No início, o silêncio,
um imenso vazio, sem poesia.

Sentia falta... só não sabia do quê, ou de quem.
Como menino perdido, sem pai nem mãe, gritou sua solidão.

O som da própria voz o deixou confuso, pois o eco não o satisfez.
Na sua oficina tratou de modelar o mundo: céu e terra, inda um grande vazio.

Em meio à escuridão, chorou... e suas lágrimas inundaram a terra.
Cego de dor, implorou a si mesmo: – luz! por favor, preciso de luz.

Nesse instante de êxtase, pura magia, nasceu a primeira alvorada,
da primeira manhã, do primeiro dia, após a noite, que parecia não ter fim.

E no silêncio da manhã recém-nascida nasceu o primeiro verso do poema, que perdura até os dias de hoje.

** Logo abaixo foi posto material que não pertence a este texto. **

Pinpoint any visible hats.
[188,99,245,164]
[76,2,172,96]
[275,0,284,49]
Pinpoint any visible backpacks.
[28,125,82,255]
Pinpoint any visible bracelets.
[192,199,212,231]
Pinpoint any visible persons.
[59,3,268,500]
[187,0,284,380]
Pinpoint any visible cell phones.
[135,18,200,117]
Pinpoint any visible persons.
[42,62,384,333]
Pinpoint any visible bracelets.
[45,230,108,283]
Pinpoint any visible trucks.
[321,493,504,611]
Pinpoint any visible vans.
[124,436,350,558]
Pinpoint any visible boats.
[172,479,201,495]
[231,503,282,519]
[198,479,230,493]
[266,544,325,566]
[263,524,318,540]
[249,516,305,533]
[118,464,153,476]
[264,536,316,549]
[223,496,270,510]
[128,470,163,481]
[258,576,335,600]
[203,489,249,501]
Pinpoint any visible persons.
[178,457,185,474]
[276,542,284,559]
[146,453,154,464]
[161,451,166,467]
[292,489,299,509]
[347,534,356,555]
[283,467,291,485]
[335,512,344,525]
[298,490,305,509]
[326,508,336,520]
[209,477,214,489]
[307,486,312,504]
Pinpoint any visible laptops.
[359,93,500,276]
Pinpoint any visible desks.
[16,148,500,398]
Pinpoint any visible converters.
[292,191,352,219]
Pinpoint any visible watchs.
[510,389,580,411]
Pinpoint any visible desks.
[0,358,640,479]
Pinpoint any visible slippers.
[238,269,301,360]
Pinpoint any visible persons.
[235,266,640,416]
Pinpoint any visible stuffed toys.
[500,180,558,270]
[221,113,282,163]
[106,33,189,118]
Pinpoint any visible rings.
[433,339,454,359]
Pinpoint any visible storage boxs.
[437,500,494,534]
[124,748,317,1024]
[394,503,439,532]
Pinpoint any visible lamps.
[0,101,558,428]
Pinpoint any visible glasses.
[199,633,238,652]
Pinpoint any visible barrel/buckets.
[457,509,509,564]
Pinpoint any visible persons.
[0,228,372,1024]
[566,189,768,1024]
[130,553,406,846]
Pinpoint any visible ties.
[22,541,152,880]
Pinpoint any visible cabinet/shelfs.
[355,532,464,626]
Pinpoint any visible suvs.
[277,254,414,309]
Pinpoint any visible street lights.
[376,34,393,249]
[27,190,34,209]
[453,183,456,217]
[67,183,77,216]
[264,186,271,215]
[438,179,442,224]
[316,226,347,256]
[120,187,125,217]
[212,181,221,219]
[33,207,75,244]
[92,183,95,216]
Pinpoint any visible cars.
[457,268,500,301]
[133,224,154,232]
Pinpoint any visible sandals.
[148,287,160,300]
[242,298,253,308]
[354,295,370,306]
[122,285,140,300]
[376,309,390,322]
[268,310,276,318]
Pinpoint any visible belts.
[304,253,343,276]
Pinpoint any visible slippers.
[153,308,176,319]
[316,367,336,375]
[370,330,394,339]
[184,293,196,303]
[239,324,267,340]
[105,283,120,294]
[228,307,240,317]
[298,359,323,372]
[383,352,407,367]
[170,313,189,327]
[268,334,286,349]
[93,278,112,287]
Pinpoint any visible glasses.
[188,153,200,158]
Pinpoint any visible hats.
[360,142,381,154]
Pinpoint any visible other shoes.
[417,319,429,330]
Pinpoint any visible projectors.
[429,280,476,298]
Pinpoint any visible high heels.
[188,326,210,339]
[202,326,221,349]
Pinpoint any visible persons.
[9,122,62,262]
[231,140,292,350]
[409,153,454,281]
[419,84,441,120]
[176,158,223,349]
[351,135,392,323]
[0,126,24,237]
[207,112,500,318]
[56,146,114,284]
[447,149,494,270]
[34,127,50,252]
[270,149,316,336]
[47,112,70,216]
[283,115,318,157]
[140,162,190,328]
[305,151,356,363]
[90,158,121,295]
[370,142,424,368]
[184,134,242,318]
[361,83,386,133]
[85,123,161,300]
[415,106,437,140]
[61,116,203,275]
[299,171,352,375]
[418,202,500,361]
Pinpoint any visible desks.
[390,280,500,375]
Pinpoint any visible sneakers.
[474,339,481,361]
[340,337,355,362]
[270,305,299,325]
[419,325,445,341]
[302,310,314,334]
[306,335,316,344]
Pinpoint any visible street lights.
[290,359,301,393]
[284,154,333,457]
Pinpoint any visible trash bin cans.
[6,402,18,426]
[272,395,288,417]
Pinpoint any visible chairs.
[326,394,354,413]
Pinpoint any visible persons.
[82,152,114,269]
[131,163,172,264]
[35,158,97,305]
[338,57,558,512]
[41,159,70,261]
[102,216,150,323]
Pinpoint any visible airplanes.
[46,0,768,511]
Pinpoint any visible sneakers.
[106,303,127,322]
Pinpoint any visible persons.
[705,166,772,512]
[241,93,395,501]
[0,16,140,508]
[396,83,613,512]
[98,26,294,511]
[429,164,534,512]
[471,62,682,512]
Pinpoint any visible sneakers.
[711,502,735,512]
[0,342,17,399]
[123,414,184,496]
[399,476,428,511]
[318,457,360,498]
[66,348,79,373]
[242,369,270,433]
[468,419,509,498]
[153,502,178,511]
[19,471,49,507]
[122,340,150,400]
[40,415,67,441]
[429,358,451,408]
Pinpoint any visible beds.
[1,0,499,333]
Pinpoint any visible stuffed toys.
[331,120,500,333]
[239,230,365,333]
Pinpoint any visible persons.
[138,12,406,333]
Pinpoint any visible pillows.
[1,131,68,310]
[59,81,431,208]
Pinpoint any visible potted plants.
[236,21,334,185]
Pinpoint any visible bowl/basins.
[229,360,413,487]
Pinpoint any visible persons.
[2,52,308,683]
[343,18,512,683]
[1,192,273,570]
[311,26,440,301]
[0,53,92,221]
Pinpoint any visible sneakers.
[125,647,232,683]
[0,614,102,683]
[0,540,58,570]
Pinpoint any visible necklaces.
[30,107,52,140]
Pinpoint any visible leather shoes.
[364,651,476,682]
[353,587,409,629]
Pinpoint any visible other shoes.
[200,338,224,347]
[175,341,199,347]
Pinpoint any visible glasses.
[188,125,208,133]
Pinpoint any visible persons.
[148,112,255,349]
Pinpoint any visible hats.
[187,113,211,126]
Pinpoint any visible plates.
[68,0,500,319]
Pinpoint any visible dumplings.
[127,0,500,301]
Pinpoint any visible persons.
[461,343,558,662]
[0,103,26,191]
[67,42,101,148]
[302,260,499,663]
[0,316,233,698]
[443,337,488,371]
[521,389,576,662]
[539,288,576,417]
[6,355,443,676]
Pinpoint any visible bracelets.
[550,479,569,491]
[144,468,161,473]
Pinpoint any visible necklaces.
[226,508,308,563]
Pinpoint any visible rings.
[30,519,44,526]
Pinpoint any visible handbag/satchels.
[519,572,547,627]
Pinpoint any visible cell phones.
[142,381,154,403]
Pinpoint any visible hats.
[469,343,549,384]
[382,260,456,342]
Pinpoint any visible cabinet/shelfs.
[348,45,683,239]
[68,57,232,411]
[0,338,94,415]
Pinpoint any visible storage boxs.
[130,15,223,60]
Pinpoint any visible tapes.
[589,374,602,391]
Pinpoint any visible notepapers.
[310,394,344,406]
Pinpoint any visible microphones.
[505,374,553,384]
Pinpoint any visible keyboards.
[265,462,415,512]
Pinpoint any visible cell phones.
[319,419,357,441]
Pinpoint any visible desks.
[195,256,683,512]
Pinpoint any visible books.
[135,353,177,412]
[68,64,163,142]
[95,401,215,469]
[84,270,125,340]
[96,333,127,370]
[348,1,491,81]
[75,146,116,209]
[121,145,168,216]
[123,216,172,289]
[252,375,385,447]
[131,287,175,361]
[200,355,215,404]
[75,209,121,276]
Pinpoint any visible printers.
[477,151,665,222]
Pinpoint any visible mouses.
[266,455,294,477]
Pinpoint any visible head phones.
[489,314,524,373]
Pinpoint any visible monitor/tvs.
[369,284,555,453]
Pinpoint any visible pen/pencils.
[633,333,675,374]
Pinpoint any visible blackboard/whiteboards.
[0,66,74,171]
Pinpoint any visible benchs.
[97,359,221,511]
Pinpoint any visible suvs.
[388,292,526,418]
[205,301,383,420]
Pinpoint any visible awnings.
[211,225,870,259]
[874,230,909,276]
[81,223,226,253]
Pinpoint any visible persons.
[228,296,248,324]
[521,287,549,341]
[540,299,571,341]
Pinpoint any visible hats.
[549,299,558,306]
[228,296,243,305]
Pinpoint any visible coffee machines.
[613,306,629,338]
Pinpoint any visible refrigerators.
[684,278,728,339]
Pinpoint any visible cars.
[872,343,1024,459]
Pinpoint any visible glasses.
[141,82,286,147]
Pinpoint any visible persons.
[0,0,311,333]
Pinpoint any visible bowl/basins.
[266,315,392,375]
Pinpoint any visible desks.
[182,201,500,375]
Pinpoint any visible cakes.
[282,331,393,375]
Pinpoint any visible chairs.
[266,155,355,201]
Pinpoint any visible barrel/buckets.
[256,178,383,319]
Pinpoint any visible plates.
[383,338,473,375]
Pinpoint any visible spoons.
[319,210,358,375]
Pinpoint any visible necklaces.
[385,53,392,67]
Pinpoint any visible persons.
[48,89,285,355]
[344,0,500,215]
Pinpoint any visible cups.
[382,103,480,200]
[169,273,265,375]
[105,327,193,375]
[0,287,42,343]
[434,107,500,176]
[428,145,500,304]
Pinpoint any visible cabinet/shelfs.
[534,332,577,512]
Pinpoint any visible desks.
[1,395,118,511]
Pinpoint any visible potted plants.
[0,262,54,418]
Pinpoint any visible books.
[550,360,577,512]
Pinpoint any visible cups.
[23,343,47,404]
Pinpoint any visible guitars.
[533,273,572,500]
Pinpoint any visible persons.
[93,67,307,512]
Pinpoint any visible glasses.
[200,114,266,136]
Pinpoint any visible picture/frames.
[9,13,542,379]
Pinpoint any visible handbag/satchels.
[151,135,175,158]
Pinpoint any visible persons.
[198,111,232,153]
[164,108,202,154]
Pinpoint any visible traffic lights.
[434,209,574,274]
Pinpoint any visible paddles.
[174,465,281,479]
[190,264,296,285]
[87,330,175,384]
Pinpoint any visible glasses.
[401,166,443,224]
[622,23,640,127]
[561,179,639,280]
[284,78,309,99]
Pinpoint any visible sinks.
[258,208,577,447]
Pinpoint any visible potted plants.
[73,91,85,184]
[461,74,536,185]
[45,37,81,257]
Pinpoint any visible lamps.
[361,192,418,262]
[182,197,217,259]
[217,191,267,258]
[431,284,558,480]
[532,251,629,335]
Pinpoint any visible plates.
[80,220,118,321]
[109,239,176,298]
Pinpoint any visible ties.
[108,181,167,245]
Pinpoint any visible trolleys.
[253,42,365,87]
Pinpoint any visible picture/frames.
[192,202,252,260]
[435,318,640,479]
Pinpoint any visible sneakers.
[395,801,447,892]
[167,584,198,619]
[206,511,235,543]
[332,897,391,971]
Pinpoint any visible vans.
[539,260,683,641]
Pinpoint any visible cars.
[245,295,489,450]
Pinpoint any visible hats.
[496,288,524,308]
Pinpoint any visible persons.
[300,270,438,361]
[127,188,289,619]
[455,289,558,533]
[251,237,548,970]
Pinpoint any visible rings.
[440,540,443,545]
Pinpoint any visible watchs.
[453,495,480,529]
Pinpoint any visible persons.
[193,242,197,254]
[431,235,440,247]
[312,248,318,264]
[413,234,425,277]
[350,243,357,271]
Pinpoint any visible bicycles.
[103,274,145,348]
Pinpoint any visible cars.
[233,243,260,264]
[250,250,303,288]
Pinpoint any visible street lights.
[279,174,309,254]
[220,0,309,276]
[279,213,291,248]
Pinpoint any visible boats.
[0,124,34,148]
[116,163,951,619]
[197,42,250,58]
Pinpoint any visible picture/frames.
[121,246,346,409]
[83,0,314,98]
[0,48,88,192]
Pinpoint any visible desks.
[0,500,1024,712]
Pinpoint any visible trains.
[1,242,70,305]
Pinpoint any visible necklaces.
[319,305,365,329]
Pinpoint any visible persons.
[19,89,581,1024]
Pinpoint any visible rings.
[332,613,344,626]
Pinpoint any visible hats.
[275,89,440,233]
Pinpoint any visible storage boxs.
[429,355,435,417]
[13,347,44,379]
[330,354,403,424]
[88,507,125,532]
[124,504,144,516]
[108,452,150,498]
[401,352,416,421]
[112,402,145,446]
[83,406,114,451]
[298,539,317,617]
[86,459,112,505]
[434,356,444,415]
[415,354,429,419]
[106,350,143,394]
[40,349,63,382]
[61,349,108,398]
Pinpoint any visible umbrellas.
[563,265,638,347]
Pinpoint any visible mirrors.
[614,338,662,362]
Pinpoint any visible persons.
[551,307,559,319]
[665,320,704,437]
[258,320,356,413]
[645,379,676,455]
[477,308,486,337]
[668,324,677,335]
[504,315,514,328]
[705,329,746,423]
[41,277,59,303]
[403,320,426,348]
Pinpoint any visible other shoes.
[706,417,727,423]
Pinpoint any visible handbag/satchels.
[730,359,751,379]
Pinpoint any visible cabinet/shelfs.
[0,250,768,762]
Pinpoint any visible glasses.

E por aí vai... ## Como me fez bem te ler! Valeu mesmo!! Um abraço fraterno.

TMara disse...

PARA TODOS os que por aqui passaram , mas principalmente aos k comentaram deixando em aberto 2 questões:
1ª trata-se efectivamnete de um excerto de conto. Da introduçao que a personagem nos faz;
2ª Não poderei postar o restante pos é bem extenso.
destaquei este excerto poe, sendo início do conto, ter uma voz prórpia e um sentido completo sem necessitar, aqui,continuidade.